Василий Журавлёв - Повседневная жизнь Французского Иностранного легиона: «Ко мне, Легион!»
Будущий нарком просвещения Луначарский в Первую мировую был военным корреспондентом «Киевской мысли». В июле 1915 года был опубликован его фронтовой очерк, в котором приводится рассказ Пешкова: «Это было шикарное утро: когда начался артналет, то воздух ревел, а со стороны неприятельских траншей фонтаном разлетались деревья, земля, люди, камни. Капитан мне крикнул:
— Не прекрасно ли это, Пешков?
— Да, мой капитан, это как извержение Везувия.
Солнце освещало поле золотом, на поле разворачивалась грандиозная картина ада. По команде мы выскакиваем из своих окопов. Я вместе со своим отделением бегу вперед, по нам оживают немецкие пулеметы, и вдруг моя рука падает, как плеть, что-то меня толкает, и я лечу на землю. Нет сил встать… Кое-как достал нож, разрезал ремни и постарался ими стянуть правую руку».

Исходный материал
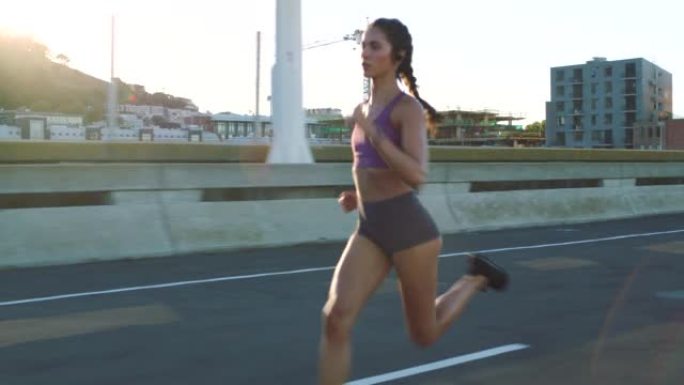 在城市街道上训练的妇女的跑步，健身和跑步者锻炼。健康，强壮和运动运动员的运动动机和重点在城市道路上锻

Задание
Перепишите часть текста упражнения, начиная со слов «Будущий нарком просвещения» и заканчивая словами «как извержение Везувия.». Замените при этом «Везувия» на «Этны».

Результат выполнения
Будущий нарком просвещения Луначарский в Первую мировую был военным корреспондентом «Киевской мысли». В июле 1915 года был опубликован его фронтовой очерк, в котором приводится рассказ Пешкова: «Это было шикарное утро: когда начался артналет, то воздух ревел, а со стороны неприятельских траншей фонтаном разлетались деревья, земля, люди, камни. Капитан мне крикнул:
— Не прекрасно ли это, Пешков?
— Да, мой капитан, это как извержение Этны.